Is there anything that is not falling off from the 24-70 f2.8L II? First the front lens coating and now the hood…


----------



## nc0b (Apr 4, 2016)

*Re: 24-70 f/2.8 II Lens Hood Falls Off?*

My 24-105mm hood is really tight, mounted either way, and has never fallen off. The way it works I think it would be impossible to fall off. Likewise with a Zeiss 18mm f3.5 lens hood, no way it could fall off. Have never had my 70-200mm II hood fall off, and have only had the 100-400mm II for a few weeks. It is a little more finicky when mounting it normal or reversed. I love the built-in hoods of the 400mm f/5.6 and 300mm f/4. Too bad newer lenses aren't that convenient. The hood for the 16-35mm f/4 is a little looser than any other lenses I have. I do a lot of walking on the Pawnee Grass Land in Colorado, so if a hood ever fell off I likely would never hear it fall.


----------



## Eldar (Apr 4, 2016)

*Re: 24-70 f/2.8 II Lens Hood Falls Off?*



midluk said:


> Is there anything that is not falling off from the 24-70 f2.8L II? First the front lens coating and now the hood…


Apart from the hood, the lens is fantastic, with absolutely no problems.


----------



## RustyTheGeek (Apr 26, 2016)

*Re: 24-70 f/2.8 II Lens Hood Falls Off?*

A quick update... I received the JJC 3rd party lens hood. Price was right and other than the black velvet on the inside of the hood, it is virtually identical to the OEM hood in every way... including the loose fit. 

So... like so many other highly thought out and engineered fixes... out came the gaffer tape. Problem solved with a small black strip near the button. It was easier than I thought and now solid as a rock. Plus, now I have a low priced hood that I don't mind damaging or losing. In fact, I'll probably add more gaffer tape to the outside of the hood in case of future need and to make the hood feel more dense and less "plastic-y".


----------



## Mt Spokane Photography (Apr 26, 2016)

*Re: 24-70 f/2.8 II Lens Hood Falls Off?*



RustyTheGeek said:


> Based on replies so far, I agree with the previous comments...
> 
> - it is a looser fit than the 70-200
> - the hood is thinner / more flexible
> ...



If Sigma does not have a fix, those with issues need to write or bug them for a fix. They do not get reliable feedback from reading forums unless its a really serious issue.

You can get thin mylar tape that might build up the area inside the hood without being visible when the hood is removed. Mylar is tough and does not degrade with age. That blue tape that comes with printers is mylar. It needs to be thin enough to countour to the internal bayonet. I have no idea if it will help.


----------



## RustyTheGeek (Apr 26, 2016)

*Re: 24-70 f/2.8 II Lens Hood Falls Off?*



Mt Spokane Photography said:


> RustyTheGeek said:
> 
> 
> > Based on replies so far, I agree with the previous comments...
> ...



Thanks for the idea! Also, FYI - this is a Canon Lens, not Sigma. (But I get the point.)


----------



## YuengLinger (Apr 27, 2016)

My 24-70mm 2.8 II hood is a PITA, easy to put on wrong, then hard to get off quickly. 

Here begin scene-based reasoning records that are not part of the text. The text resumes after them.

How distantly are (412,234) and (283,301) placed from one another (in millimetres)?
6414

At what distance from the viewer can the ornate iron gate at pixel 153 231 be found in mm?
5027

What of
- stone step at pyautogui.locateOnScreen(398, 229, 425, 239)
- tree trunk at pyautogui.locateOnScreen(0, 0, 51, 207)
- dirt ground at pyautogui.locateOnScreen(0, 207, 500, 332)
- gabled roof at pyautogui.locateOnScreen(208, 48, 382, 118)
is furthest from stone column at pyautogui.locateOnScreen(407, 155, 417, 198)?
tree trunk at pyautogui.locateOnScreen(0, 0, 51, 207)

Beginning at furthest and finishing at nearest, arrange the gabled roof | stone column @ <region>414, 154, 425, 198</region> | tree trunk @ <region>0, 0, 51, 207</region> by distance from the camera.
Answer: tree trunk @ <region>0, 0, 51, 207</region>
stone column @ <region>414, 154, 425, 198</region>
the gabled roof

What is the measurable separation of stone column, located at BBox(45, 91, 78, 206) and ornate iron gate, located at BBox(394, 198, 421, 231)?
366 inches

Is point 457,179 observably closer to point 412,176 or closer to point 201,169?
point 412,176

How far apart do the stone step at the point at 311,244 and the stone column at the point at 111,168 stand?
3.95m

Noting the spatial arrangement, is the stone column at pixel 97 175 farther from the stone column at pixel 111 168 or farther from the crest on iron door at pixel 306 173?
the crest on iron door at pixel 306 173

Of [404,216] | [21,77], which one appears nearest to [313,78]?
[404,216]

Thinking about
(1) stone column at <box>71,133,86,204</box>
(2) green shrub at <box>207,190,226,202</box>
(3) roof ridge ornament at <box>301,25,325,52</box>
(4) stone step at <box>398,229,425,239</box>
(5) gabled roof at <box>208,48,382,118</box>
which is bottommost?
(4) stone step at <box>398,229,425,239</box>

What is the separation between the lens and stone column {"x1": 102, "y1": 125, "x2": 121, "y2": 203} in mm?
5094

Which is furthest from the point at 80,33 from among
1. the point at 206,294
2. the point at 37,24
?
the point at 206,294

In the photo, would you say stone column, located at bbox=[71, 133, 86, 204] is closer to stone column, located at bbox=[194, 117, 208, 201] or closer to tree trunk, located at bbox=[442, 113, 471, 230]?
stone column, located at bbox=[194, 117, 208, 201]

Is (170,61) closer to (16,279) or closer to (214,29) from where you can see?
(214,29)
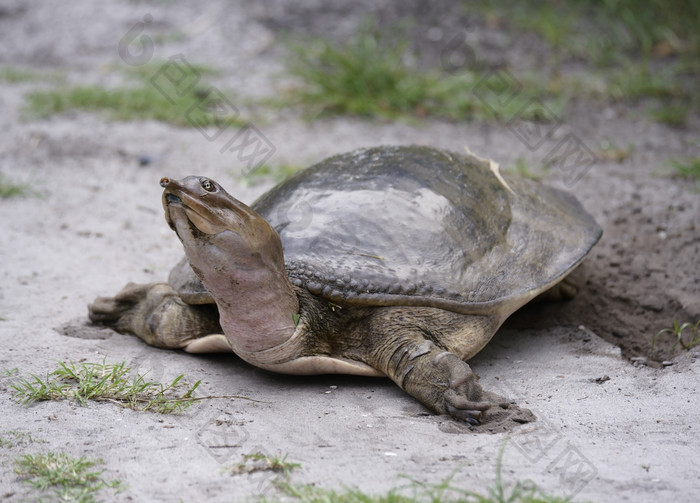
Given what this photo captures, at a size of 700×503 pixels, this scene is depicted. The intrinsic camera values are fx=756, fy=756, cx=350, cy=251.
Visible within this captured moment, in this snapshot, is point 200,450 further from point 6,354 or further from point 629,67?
point 629,67

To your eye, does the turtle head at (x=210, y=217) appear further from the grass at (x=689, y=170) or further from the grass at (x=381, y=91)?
the grass at (x=381, y=91)

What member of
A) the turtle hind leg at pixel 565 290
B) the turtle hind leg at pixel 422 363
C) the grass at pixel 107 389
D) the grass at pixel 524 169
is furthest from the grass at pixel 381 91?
the grass at pixel 107 389

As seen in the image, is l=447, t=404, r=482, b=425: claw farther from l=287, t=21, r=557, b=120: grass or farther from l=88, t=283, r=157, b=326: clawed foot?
l=287, t=21, r=557, b=120: grass

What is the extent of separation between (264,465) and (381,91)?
4433 mm

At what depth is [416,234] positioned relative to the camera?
2840mm

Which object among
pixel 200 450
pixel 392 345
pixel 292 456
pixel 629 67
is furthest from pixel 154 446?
pixel 629 67

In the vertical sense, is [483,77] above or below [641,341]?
above

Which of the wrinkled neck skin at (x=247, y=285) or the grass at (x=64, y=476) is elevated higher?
the wrinkled neck skin at (x=247, y=285)

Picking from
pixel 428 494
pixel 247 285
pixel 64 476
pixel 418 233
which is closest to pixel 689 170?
pixel 418 233

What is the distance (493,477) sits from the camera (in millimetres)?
2059

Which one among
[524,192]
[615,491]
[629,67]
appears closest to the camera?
[615,491]

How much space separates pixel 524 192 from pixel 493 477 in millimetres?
1653

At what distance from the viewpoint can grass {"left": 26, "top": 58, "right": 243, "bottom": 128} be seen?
5.98m

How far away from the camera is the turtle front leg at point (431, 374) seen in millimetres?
2467
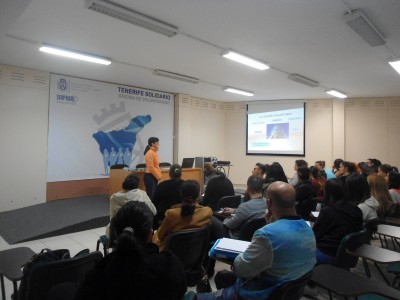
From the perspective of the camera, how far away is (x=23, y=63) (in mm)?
5773

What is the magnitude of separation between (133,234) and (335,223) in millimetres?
1950

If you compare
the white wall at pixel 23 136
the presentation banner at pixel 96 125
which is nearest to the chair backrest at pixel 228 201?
the presentation banner at pixel 96 125

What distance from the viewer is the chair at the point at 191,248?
2.21m

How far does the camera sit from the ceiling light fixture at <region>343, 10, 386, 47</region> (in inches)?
136

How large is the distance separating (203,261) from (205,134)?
763 centimetres

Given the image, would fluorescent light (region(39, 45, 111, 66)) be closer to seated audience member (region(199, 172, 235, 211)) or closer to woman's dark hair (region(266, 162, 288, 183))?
seated audience member (region(199, 172, 235, 211))

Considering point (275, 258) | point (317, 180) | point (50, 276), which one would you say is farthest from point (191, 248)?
point (317, 180)

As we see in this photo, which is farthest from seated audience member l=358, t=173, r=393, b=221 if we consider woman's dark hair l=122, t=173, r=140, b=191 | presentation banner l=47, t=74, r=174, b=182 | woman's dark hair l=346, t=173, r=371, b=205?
presentation banner l=47, t=74, r=174, b=182

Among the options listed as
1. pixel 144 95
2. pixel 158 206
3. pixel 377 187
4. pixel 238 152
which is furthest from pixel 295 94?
pixel 158 206

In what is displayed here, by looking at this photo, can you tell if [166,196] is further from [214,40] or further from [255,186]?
[214,40]

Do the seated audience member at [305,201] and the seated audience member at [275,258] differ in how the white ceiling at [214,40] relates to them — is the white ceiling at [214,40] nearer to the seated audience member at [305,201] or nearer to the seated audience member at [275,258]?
the seated audience member at [305,201]

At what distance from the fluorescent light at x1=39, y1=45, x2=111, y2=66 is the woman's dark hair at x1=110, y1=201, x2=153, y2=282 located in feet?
14.5

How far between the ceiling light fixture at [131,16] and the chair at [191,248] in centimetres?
268

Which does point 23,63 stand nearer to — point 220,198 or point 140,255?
point 220,198
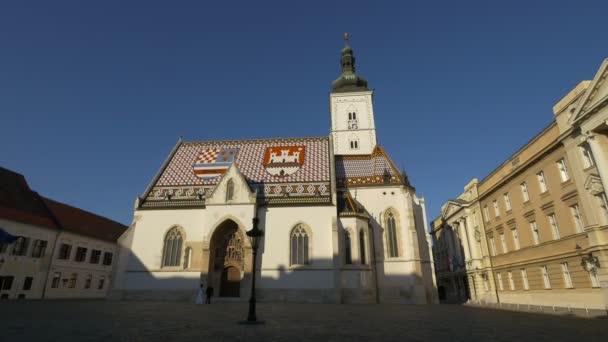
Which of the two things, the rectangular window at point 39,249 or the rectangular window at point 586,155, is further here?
the rectangular window at point 39,249

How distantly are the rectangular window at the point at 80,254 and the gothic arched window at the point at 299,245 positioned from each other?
27244 mm

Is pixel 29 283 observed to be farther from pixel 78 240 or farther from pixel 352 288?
pixel 352 288

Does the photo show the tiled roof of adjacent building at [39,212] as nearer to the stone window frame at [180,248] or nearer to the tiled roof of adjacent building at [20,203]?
the tiled roof of adjacent building at [20,203]

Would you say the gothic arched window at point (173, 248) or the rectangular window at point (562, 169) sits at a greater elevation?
the rectangular window at point (562, 169)

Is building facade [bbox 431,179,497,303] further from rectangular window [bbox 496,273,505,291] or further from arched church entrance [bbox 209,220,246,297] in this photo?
arched church entrance [bbox 209,220,246,297]

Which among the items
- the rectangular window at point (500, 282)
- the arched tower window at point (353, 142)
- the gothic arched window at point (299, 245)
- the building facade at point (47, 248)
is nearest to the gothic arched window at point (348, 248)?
the gothic arched window at point (299, 245)

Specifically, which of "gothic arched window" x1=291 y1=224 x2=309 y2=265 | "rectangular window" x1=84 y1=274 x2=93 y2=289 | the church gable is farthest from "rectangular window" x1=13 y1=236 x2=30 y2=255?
"gothic arched window" x1=291 y1=224 x2=309 y2=265

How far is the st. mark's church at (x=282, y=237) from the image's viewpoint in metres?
26.3

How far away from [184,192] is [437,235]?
3800 centimetres

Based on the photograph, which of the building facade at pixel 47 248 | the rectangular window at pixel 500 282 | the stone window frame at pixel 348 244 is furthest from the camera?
the building facade at pixel 47 248

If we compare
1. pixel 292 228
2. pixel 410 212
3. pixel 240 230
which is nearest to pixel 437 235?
pixel 410 212

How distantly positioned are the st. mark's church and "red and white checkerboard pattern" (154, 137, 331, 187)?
179 millimetres

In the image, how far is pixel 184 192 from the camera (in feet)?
102

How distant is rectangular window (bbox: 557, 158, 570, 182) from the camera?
2070 cm
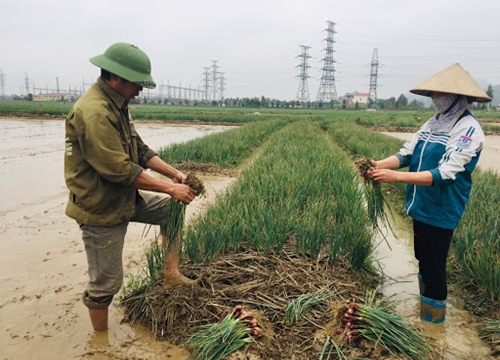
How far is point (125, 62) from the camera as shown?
204 centimetres

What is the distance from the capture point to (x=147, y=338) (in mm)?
2299

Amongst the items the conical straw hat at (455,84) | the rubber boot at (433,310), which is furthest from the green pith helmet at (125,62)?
the rubber boot at (433,310)

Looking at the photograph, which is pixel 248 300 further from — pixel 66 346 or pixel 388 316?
pixel 66 346

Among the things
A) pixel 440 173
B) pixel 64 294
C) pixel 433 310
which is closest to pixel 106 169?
pixel 64 294

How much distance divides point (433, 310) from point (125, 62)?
2.42 m

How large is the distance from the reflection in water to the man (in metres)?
1.73

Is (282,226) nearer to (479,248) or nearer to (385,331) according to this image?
(385,331)

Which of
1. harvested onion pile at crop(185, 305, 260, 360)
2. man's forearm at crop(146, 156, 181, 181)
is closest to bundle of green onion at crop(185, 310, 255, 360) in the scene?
harvested onion pile at crop(185, 305, 260, 360)

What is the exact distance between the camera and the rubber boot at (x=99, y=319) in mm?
2262

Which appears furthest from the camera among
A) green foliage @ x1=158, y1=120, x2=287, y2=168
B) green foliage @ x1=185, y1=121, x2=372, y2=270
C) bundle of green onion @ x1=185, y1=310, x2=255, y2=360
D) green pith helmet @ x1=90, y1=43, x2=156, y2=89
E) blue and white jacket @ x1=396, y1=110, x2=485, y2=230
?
green foliage @ x1=158, y1=120, x2=287, y2=168

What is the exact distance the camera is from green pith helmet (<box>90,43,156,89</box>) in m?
2.01

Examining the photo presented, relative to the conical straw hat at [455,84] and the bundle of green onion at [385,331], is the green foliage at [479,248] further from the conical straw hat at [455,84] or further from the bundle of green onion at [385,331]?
the conical straw hat at [455,84]

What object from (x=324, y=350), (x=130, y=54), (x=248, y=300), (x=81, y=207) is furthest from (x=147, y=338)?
(x=130, y=54)

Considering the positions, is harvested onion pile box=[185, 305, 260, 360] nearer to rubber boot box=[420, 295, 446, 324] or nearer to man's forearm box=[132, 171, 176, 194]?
man's forearm box=[132, 171, 176, 194]
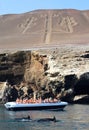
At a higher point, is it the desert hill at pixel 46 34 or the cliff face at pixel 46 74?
the desert hill at pixel 46 34

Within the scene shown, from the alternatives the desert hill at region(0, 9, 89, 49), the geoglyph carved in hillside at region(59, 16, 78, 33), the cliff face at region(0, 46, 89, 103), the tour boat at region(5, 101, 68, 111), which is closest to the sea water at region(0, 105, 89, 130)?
the tour boat at region(5, 101, 68, 111)

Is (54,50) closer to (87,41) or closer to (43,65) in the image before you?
(43,65)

But it has never fallen off.

The other hood I don't like, because it is just too tight and feels like I'm wrenching the mounts if I don't hold the lens during removal, is the Sigma 35mm Art. But it doesn't fall off either.


----------



## RustyTheGeek (Apr 27, 2016)

I guess I'm not the only one who can't sleep this morning. :-\

So... I"m a little cranky. Is it too much to ask that a lens of this quality and price have a slightly better fitting lens hood? Come on Canon! This stuff is tested to death before it's released. Did no one notice that this (shorter but larger diameter than the 70-200) lens hood design just doesn't work as well as the previous bayonet design?

Waah. :'( :-[

OK, whine-fest rant is done. :-X


----------



## AE-1Burnham (Apr 27, 2016)

The pre-lock-design hood from my Canon 24 F/1.4 L II has been "modded" with gaffer tape so that it does not fall off or spin around.
NOTE: When new it was a nice fit but over the years it became quite loose and was falling off or showing up in images here and there.


----------



## pwp (Apr 27, 2016)

I lost two genuine hoods from my 24-70 f/2.8II, both lost during busy, very crowded events where I'm bumping into people, and squeezing past packed tables. Sometimes you've just got to shove through or miss the shot. I suspect the little release button was getting bumped. I bought another two cheapie clone hoods from eBay, and guess what, I've still got an unused spare. ???

There was a thread just like this last year some time, and someone suggested putting the hood on upside down which leaves the release button on the other side where it's arguably less vulnerable. Seems to work! Give it a try.

But yes, it's a definite design fault in this otherwise tantalizingly close to perfect lens.

-pw


----------